An independent expert identified numerous other instances of mining worsening the flooding along Harless. Jack Spadaro, a mining engineer who has been an official in both the U.S. Office of Surface Mining and the federal Mine Safe and Health Administration, toured the area and said he saw seven or eight landslides and crumbling valley fills from mountaintop removal and contour surface mines. Based on maps and seeing the area, Spadaro estimated that three-quarters of the watershed had been strip-mined.

Spadaro is also an expert witness in a lawsuit in which residents are contending that vast disturbances from strip-mining in the Quicksand Creek watershed worsened flood damage to homes and businesses in Breathitt County in May 2009.

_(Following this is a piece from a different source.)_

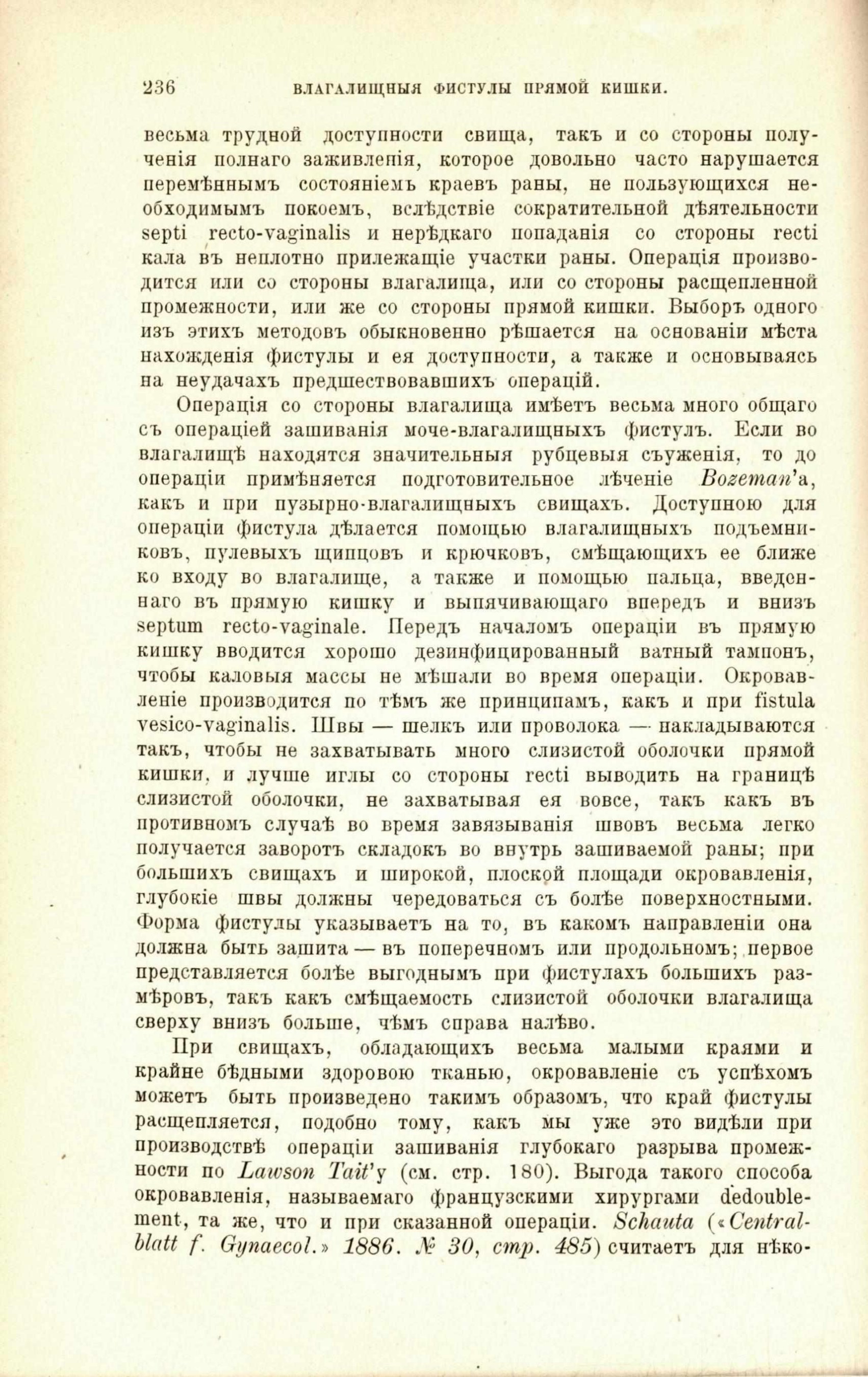 236 ВЛАГАЛИЩНЫЯ ФИСТУЛЫ ПРЯМОЙ КИШКИ.

весьма трудной доступности свища, такъ и со стороны полученія полнаго заживленія, которое довольно часто нарушается перемѣннымъ состояніемъ краевъ раны, не пользующихся необходимымъ покоемъ, вслѣдствіе сократительной дѣятельности septi recto-vaginalis и нерѣдкаго попаданія со стороны recti кала въ неплотно прилежащіе участки раны. Операція производится или со стороны влагалища, или со стороны расщепленной промежности, или же со стороны прямой кишки. Выборъ одного изъ этихъ методовъ обыкновенно рѣшается на основаніи мѣста нахожденія фистулы и ея доступности, а также и основываясь на неудачахъ предшествовавшихъ операцій.

Операція со стороны влагалища имѣетъ весьма много общаго съ операціей зашиванія моче-влагалищныхъ фистулъ. Если во влагалищѣ находятся значительныя рубцевыя съуженія, то до операціи примѣняется подготовительное лѣченіе Bozeman'а, какъ и при пузырно-влагалищныхъ свищахъ. Доступною для операціи фистула дѣлается помощью влагалищныхъ подъемниковъ, пулевыхъ щипцовъ и крючковъ, смѣщающихъ ее ближе ко входу во влагалище, а также и помощью пальца, введеннаго въ прямую кишку и выпячивающаго впередъ и внизъ septum recto-vaginale. Передъ началомъ операціи въ прямую кишку вводится хорошо дезинфицированный ватный тампонъ, чтобы каловыя массы не мѣшали во время операціи. Окровавленіе производится по тѣмъ же принципамъ, какъ и при fistula vesico-vaginalis. Швы — шелкъ или проволока — накладываются такъ, чтобы не захватывать много слизистой оболочки прямой кишки, и лучше иглы со стороны recti выводить на границѣ слизистой оболочки, не захватывая ея вовсе, такъ какъ въ противномъ случаѣ во время завязыванія швовъ весьма легко получается заворотъ складокъ во внутрь зашиваемой раны; при большихъ свищахъ и широкой, плоской площади окровавленія, глубокіе швы должны чередоваться съ болѣе поверхностными. Форма фистулы указываетъ на то, въ какомъ направленіи она должна быть зашита — въ поперечномъ или продольномъ; первое представляется болѣе выгоднымъ при фистулахъ большихъ размѣровъ, такъ какъ смѣщаемость слизистой оболочки влагалища сверху внизъ больше, чѣмъ справа налѣво.

При свищахъ, обладающихъ весьма малыми краями и крайне бѣдными здоровою тканью, окровавленіе съ успѣхомъ можетъ быть произведено такимъ образомъ, что край фистулы расщепляется, подобно тому, какъ мы уже это видѣли при производствѣ операціи зашиванія глубокаго разрыва промежности по Lawson Tait'у (см. стр. 180). Выгода такого способа окровавленія, называемаго французскими хирургами dedoublement, та же, что и при сказанной операціи. Schauta («Centralblatt f. Gynaecol.» 1886. № 30, стр. 485) считаетъ для нѣко-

Mining's not entirely responsible for the flooding in Pike County, of course. A state road construction project apparently was a factor along part of Racoon Creek. And there was a lot of rain.

It's foolish, though, to keep officially ignoring the role that strip-mining plays in increasing flooding.

Several government studies in West Virginia have documented an increase in peak runoff flow in watersheds where there is large-scale strip mining and attendant valley fills.

With extreme storms expected to increase as a result of climate change, we need to be better prepared not just to respond to flooding but also to prevent it.

Rep. Hall says the answer is for the federal government to buy out home owners and businesses in flood-prone areas. While some of that might be advisable, rendering more and more of Eastern Kentucky unlivable is not a good long-term strategy for the region.